◆ PAGE:
I have no need of friendship; friendship causes pain.
Its laughter and its loving I disdain.
I am a rock,
I am an island.

Don’t talk of love,
But I’ve heard the words before;
Its sleeping in my memory.
I wont disturb the slumber of feelings that have died.
If I never loved I never would have cried.
I am a rock,
I am an island.

I have my books
And my poetry to protect me;
I am shielded in my armor,
Hiding in my room, safe within my womb.
I touch no one and no one touches me.
I am a rock,
I am an island.

And a rock feels no pain;
And an island never cries.

It’s pathetic how spot on this song is.

What’s my wise, witty, or jaded observation for my daily life on this Friday night?

Classes are good. Work’s gotten better. I still live in Bobst but I guess it’s technically productive and I’ve been getting As on my assignments.

It’s apparently Parents Weekend at NYU, which means the store is filled with rude tourists who feel entitled to bark orders at you. There was particularly one guy that really set a fuse off in my head and reminded me why I couldn’t wait to leave Pennsylvania. There was no “excuse me” or “can you look up,” he just started barking and practically yelling at me to look something up. We didn’t have it so he started demanding that I search the internet. He wouldn’t let me do my job, he kept yelling at me every simple syllable that popped into his tiny brain. I think what bothered me the most was that he kept repeating himself because I didn’t respond within two seconds.  I can’t stand excessive talking and explanations when I’m trying to do my job but being yelled at to “search the internet” really knocked a few assholes down the list.  Seriously, you’re talking down to me as if I’m incompetent? I responded by staring with a dirty look before walking away.

A guy I went out with over the summer randomly IMed me asking why I “decided to disappear” which I guess was his way of asking why I haven’t spoken to him since we went out… in June? July?

Uhm, because you never responded to my texts or IMs.

I basically said something along those lines, stating that I assumed he wasn’t interested. Considering it took him over 15 minutes to respond with “well alright. I was just curious” it probably wasn’t the answer he expected.

I had to think, has this happened before with others? Is it happening right now? Are we too quick to judge and assume that the other person isn’t interested? Are our self esteems that low that we assume that we’re not good enough before there’s any real chance to get rejected? I’m certainly guilty of expecting the guy to make a move, but at the same time I do stop trying after someone doesn’t respond to my texts, calls, or my “hints” that I want to make plans to see them. I’m not going to put myself out there if the guy never made the first move or basically rejected me with “I’m really busy” when I did put myself out there.

I’m tired of games. If I go out of my way to talk to you over a year, I’m clearly interested. If I exchanged numbers with you I’m clearly interested, because I rarely exchange numbers and I have flat out refused to give out my number. If I’ve called you in the past or tried to make plans, I’m clearly interested – but I’m not going to be the first person to do so this time.

◆ DATA ENTRIES:
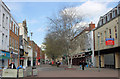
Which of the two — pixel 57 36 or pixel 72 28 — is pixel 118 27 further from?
pixel 57 36

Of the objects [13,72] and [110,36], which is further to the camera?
[110,36]

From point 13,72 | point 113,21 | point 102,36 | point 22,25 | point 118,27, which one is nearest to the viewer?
point 13,72

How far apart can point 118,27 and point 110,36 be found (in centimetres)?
416

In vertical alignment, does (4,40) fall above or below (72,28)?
below

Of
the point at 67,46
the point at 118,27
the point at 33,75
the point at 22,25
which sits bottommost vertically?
the point at 33,75

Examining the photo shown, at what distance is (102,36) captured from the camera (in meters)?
38.1

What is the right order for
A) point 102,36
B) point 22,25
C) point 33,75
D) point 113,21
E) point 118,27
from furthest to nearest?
1. point 22,25
2. point 102,36
3. point 113,21
4. point 118,27
5. point 33,75

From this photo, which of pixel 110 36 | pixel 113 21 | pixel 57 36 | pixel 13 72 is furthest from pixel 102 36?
pixel 13 72

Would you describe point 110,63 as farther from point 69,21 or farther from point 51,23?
point 51,23

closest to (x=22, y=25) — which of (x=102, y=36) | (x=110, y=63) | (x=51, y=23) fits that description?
(x=51, y=23)

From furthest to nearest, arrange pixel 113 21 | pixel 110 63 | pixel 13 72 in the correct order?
pixel 110 63 < pixel 113 21 < pixel 13 72

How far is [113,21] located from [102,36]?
21.8 feet

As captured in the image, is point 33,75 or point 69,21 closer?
point 33,75

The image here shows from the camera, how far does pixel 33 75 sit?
742 inches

◆ REQUIRED WORK: Copy the blog post from "I had to think, has" to "myself out there.", word for word.

◆ SOLUTION BELOW:
I had to think, has this happened before with others? Is it happening right now? Are we too quick to judge and assume that the other person isn’t interested? Are our self esteems that low that we assume that we’re not good enough before there’s any real chance to get rejected? I’m certainly guilty of expecting the guy to make a move, but at the same time I do stop trying after someone doesn’t respond to my texts, calls, or my “hints” that I want to make plans to see them. I’m not going to put myself out there if the guy never made the first move or basically rejected me with “I’m really busy” when I did put myself out there.